The DOT members of the NCHRP Synthesis 473 panel indicated that there are a number of key procedural issues preventing many states from taking full advantage of the ability of IDIQ to be combined with other ACMs. The following are a few of the major issues identified in the synthesis:

· Can agencies legally combine ACMs and IDIQ contracts?

· What is the industry perspective on combining ACMs and IDIQ procurements?

· What types of repetitive projects are best suited for IDIQ procurement with ACM delivery?

· How does the use of ACMs on an IDIQ contract impact the NEPA and permitting process during Task Order project development?

The challenges demand a framework that assists the agency to capture the benefits accrued by permitting ACMs on IDIQ contracts without violating the public trust and commitments that may have been made during project development. Ultimately, a sound business case must be made for each ACM-IDIQ as well as when and where including an ACM provision in IDIQ procurement is appropriate. This ultimately requires a methodology to identify the costs associated with implementing ACM-IDIQs and a common approach to identifying a return on investment so the agency can optimize their use across each annual program.

The proposed research should address the following questions:

· What ACMs are appropriate for use on IDIQ construction and maintenance contracts?

· What are the appropriate procedures for accepting, reviewing and evaluating design submittals during IDIQ procurement?

· What are the appropriate practices in contractually implementing ACMs on IDIQ contracts?

· Are there procedures for evaluating the optimal mix of ACM usage in IDIQ contracts?

· What impact does increased ACM-IDIQ usage have on the agency’s non-IDIQ program?

· How does an agency optimize its single project procurement program with an IDIQ program to provide the best mix of each type of contract?

· What changes should be made to the project development life cycle to best benefit from the optimal mix of project delivery methods including traditional DBB?

◆ ◆ ◆ ◆

> _Set exercise A_
In the research statement on combining ACMs with IDIQ contracts, whose DOT members reported the procedural issues that keep many states from fully using IDIQ with other ACMs?

◆ ◆ ◆ ◆

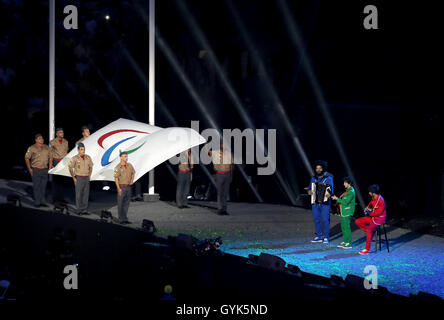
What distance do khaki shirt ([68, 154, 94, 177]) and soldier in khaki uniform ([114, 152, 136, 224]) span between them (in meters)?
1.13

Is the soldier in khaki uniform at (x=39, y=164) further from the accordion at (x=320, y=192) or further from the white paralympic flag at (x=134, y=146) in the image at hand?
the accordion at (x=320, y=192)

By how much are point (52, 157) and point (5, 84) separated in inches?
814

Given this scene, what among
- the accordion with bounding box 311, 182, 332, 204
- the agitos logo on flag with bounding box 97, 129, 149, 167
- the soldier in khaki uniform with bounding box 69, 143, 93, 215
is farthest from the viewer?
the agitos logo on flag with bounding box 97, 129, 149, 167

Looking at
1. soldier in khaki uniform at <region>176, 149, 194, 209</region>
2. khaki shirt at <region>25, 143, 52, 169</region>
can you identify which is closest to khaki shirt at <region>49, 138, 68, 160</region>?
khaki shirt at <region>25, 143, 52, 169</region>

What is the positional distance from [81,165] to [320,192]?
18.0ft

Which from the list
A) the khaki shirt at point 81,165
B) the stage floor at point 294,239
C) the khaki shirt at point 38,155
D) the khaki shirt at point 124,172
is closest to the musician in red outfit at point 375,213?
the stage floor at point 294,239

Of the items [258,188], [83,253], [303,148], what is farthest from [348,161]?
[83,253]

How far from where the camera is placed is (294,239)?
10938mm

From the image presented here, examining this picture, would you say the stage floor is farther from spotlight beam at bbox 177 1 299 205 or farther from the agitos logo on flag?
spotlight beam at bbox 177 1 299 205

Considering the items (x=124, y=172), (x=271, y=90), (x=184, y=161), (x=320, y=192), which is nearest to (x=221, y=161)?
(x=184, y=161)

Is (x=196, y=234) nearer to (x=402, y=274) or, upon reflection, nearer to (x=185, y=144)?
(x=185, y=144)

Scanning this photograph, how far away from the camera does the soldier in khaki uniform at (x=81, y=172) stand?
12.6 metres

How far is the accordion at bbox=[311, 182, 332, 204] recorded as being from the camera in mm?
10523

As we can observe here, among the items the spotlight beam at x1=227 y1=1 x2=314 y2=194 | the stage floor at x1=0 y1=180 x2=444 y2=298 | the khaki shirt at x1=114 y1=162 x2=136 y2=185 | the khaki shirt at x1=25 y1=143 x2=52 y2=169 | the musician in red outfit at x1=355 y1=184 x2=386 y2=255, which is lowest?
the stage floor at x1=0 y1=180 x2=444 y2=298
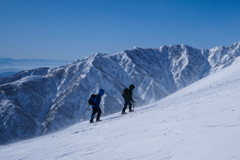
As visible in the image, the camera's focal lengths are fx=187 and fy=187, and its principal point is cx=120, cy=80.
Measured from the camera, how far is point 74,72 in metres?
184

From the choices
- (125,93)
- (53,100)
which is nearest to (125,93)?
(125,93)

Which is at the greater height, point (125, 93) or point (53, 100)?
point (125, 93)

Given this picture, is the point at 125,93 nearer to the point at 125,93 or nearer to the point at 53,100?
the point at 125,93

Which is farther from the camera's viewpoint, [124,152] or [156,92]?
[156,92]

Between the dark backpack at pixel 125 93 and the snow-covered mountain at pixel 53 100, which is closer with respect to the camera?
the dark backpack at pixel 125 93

◆ ◆ ◆ ◆

> _Set exercise B_
Substitute "options" for "choices" in the entries, starting at the line that contains "How far is the" and ending at the end of the entries. Write those lines out again with nothing else changed, and leave the pictures out.

> _Correct response A_
The DOT members of the NCHRP Synthesis 473 panel.

> _Correct response B_
How far is the accordion at bbox=[311, 182, 332, 204] recorded as being from the camera in mm?
10523

As we can observe here, among the items the spotlight beam at x1=227 y1=1 x2=314 y2=194 | the stage floor at x1=0 y1=180 x2=444 y2=298 | the khaki shirt at x1=114 y1=162 x2=136 y2=185 | the khaki shirt at x1=25 y1=143 x2=52 y2=169 | the musician in red outfit at x1=355 y1=184 x2=386 y2=255, which is lowest?
the stage floor at x1=0 y1=180 x2=444 y2=298
As visible in the image, the camera's focal lengths are fx=187 and fy=187, and its principal point is cx=120, cy=80.
Measured from the camera, how far is point 74,72 in metres?
184

From the options
- (125,93)
- (53,100)
which is nearest to (125,93)?
(125,93)

Which is at the greater height, point (125, 93) or point (53, 100)?
point (125, 93)

Given this picture, is the point at 125,93 nearer to the point at 125,93 or nearer to the point at 53,100?
the point at 125,93

Which is farther from the camera's viewpoint, [124,152] or [156,92]?
[156,92]

Between the dark backpack at pixel 125 93 and the snow-covered mountain at pixel 53 100, which is closer with respect to the camera?
the dark backpack at pixel 125 93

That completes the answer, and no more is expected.